The article quoted Daryl Kimball, executive director of the Arms Control Association, as saying: "With an additional nuclear test, North Korea could advance their ability to eventually deploy a nuclear weapon on a long-range missile."

Thursday
Nov222012

On eve of Obama visit, Burmese military takes small step towards transparency on suspected clandestine nuclear weapons activities

Burmese opposition leader Aung San Suu Kyi and President ObamaAs reported by the Associated Press, on the very eve of U.S. President Barack Obama's historic visit to Burma, the still entrenched military leaders of the long-isolated country took a small step towards transparency, by indicating they would disclose certain aspects of its nuclear activities. The U.S. government, and nuclear weapons non-proliferation groups like the Center for Strategic and International Studies, have long suspected Burma's military regime of nuclear weapons cooperation with North Korea's military regime.

Monday
Nov122012

U.S. needs Japan to stay nuclear, CSIS President Hamre urges

As reported by The Japan Times, John Hamre, the president of the Center for Strategic and International Studies, a Washington D.C. based think tank, has urged that Japan remain committed to nuclear power, despite the Fukushima nuclear catastrophe and the groundswell of anti-nuclear activism it has inspired. Oddly, Hamre argued that Japan should remain devoted to nuclear power, in order to stem the tide of nuclear weapons proliferation worldwide.

The article reports:

Hamre also said the policy poses a security concern from the viewpoint of international control for nonproliferation of nuclear materials.

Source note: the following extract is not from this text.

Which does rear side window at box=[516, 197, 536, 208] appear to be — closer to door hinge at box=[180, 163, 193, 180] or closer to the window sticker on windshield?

"Nuclear power from the very beginning was (not only) a source of promise, but (also) a source of great threat because nuclear power electric generation is also the base for making nuclear weapons, and it's a great risk to the world to have commercial nuclear power plants because there is a possibility of diverting the material and turning it into weapons.

"So for the last 40 years the U.S. and Japan, along with Europe, have been leaders in creating an international system to monitor and control the use of commercial nuclear energy so that we know if people were illegitimately going to divert it and turn it into weapons," he said.

If Japan is to give up nuclear energy — and if nuclear power is to wither in the U.S. due to competition with cheap natural gas and in Europe as in the case of Germany — "the countries that have given us the security system are going to diminish, and who's going to replace them?" he said. "Americans cannot afford from a security standpoint to have Japan abandon nuclear power. It's too important to us."

Of course, the United States is the only country to have actually ever used atomic weapons in warfare -- against Hiroshima and Nagasaki, Japan.

Hamre's arguments that renewable energy cannot replace nuclear power have been disproved, as by Arjun Makhijani's Carbon-Free/Nuclear-Free: A Roadmap for U.S. Energy Policy.